Michael Hart’s Project Gutenberg is often regarded as the first ebook publisher with Hart typing up the Declaration of Independence on a Xerox Sigma V at the University of Illinois at Urbana-Champaign (UIUC) in 1971. This mythology has perpetuated despite contradictory evidence: Hart did not coin the name ‘Project Gutenberg’ until the late 1980s, an early version of Milton’s Paradise Lost was an updated copy of a 1965 digitization by Joseph Raben at CUNY; and the Project’s first full book, the King James Bible, was not released until 1989.

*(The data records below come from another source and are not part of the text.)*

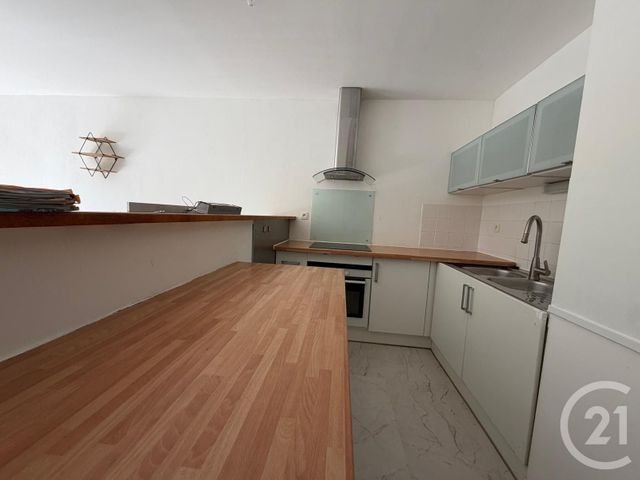 Appartement T3 &agrave; vendre - 3 pi&egrave;ces - 76 m2 - Chantepie - 35 - BRETAGNE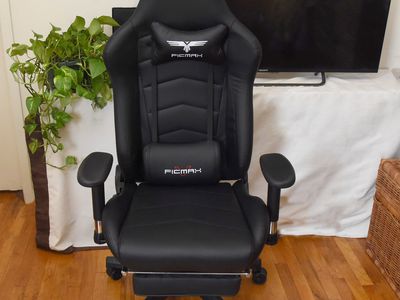 Ficmax Ergonomic Gaming Chair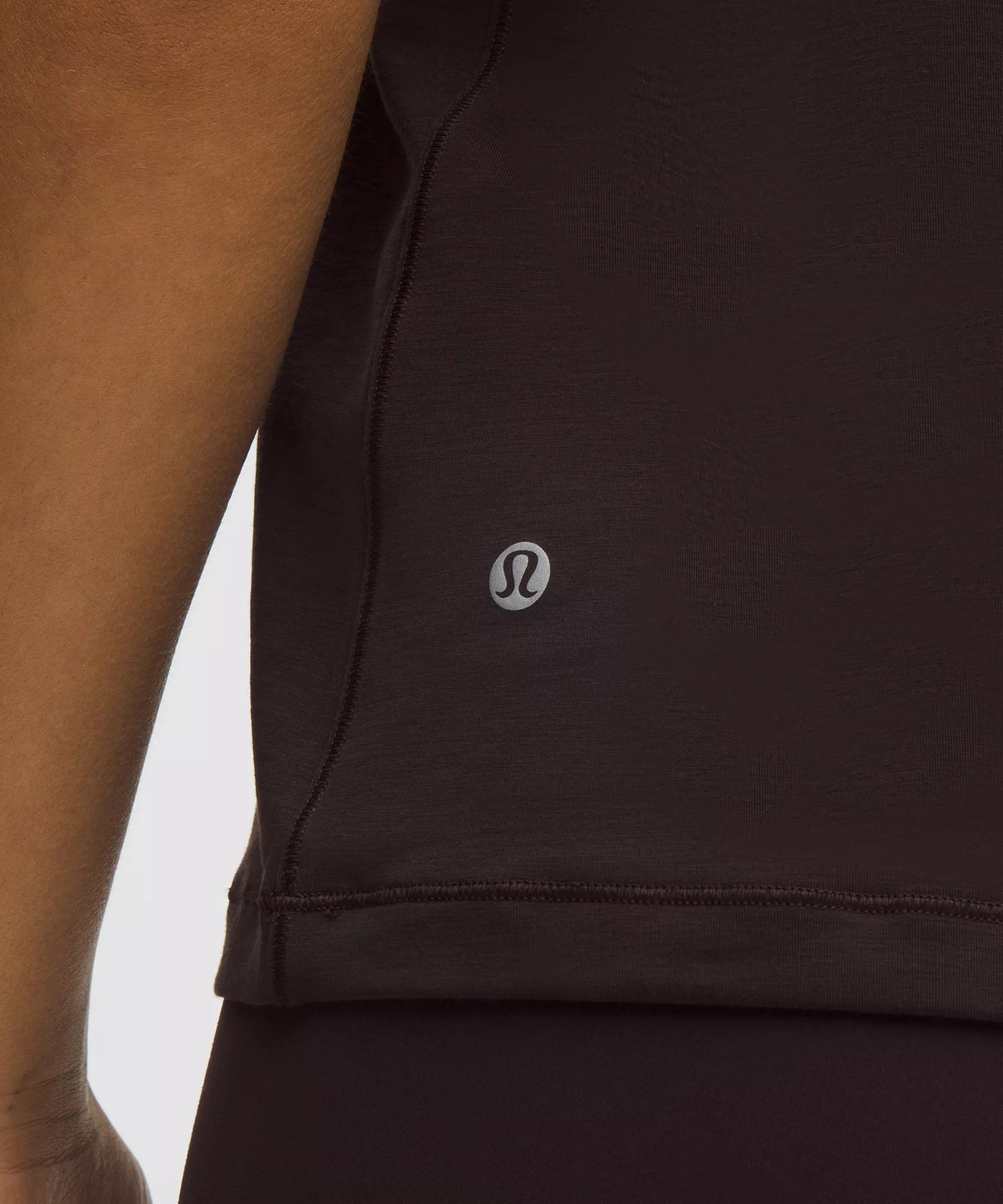 Jersey Training Tank Top - 5
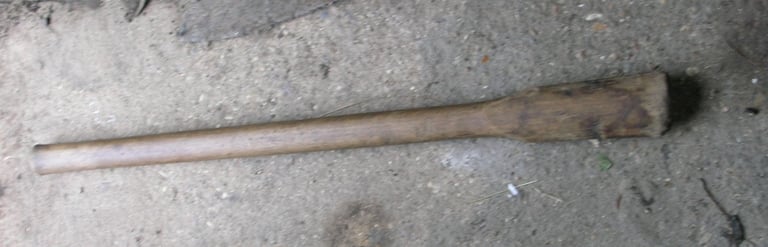 Hickory 3 Foot Pick Axe Handle Replacement £4 Weymouth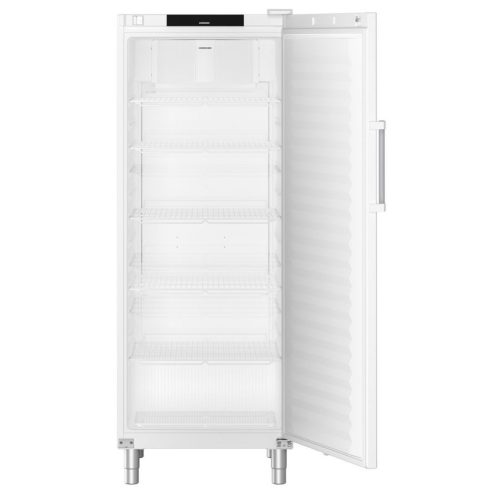 Liebherr FRFvg 6501 egyajtós ipari hűtőszekrény 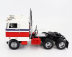 Road-kings Peterbilt 352 Pacemaker Tractor Truck 3-assi 1979 1:18 Bílá Červená Modrá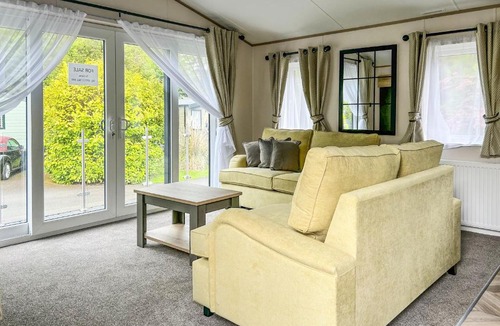 Harrogate House | The Gainsborough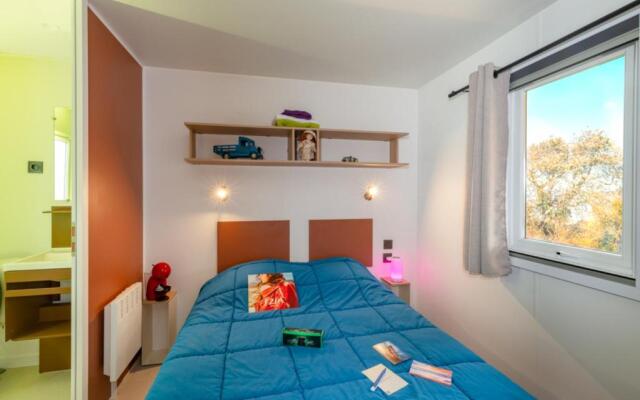 Camping les Carolins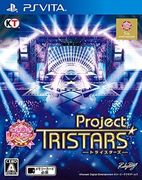 純愛餐廳☆☆☆ Project TRISTARS,ときめきレストラン☆☆☆ Project TRISTARS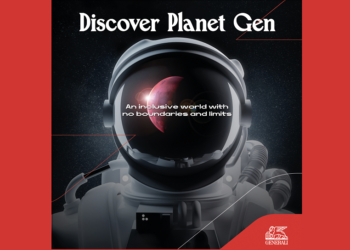 Η Generali και ο Πλανήτης GEN ενθουσίασαν το κοινό του φετινού ThinkBiz Academy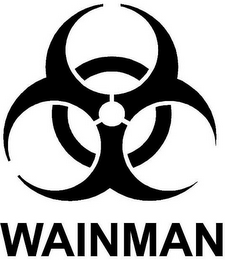 WAINMAN logo
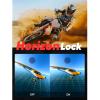 Insta360 ONE RS 4K Edition  Waterproof 4K 60fps Action Camera with FlowSate Stabilization, 48MP Photo, Active HDR, AI Editing view 3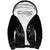 Pray for Texas Hill Country Sherpa Hoodie - Wonder Print Shop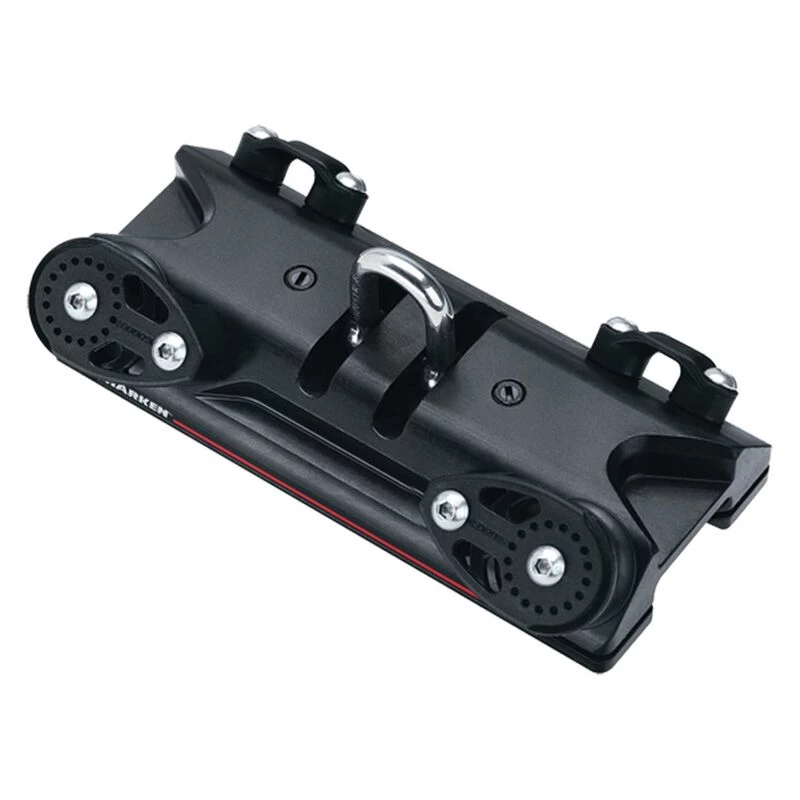 HARKEN 32mm Big Boat Traveler Cars 19 HARKEN 32mm Big Boat Traveler Cars - Image 17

In this paper, I challenge hagiographic accounts of Michael Hart’s early work within the broader context of early collaborative digitization work and innovations with the computer facilities at UIUC in the early 1970s. Computers and the Humanities, a prominent early digital humanities journal notes a range of digitization projects during the 1960s, and the Oxford Text Archive, a digital publication interchange network, formed in 1976. These early projects were more active than Hart, who only began work in earnest in the 1990s with the benefit of Usenet, FTP, and Gopher. Furthermore, Hart acknowledged but never used UIUC’s PLATO (Programmed Logic for Automatic Teaching Operations), an early computer network with a larger audience than ARPANET in the early 1970s, to disseminate texts. Through re-appraising Hart’s work within its historical and geographical context, the paper challenges the concept of a lone genius inventor of ebooks to propose a more inclusive history of digital publishing.

PUBLICATION: The limits of Big Data for analyzing reading

Rowberry, Simon (2019), ‘The limits of big data for analyzing reading. Participations. 16.1: 237-257. This was part of a special issue on Readers, Reading and Digital Media edited by DeNel Rehberg Sedo and Danielle Fuller.

Abstract: Companies including Jellybooks and Amazon have introduced analytics to collect, analyze and monetize the user’s reading experience. Ebook apps and hardware collect implicit data about reading including progress and speed as well as encouraging readers to share more data through social networks. These practices generate large data sets with millions, if not billions of data points. For example, a copy of the King James Bible on the Kindle features over two million shared highlights. The allure of big data suggests that these metrics can be used at scale to gain a better understanding of how readers interact with books. While data collection practices continue to evolve, it is unclear how the metrics relate to the act of
reading. For example, Kindle software tracks which words a reader looks up, but cannot distinguish between accidental look-ups, or otherwise link the act to the reader’s comprehension. In this article, I analyze patent filings and ebook software source code to assess the disconnect between data collection practices and the act of reading. The metrics capture data associated with software use rather than reading and therefore offer a poor
approximation of the reading experience and must be corroborated by further data.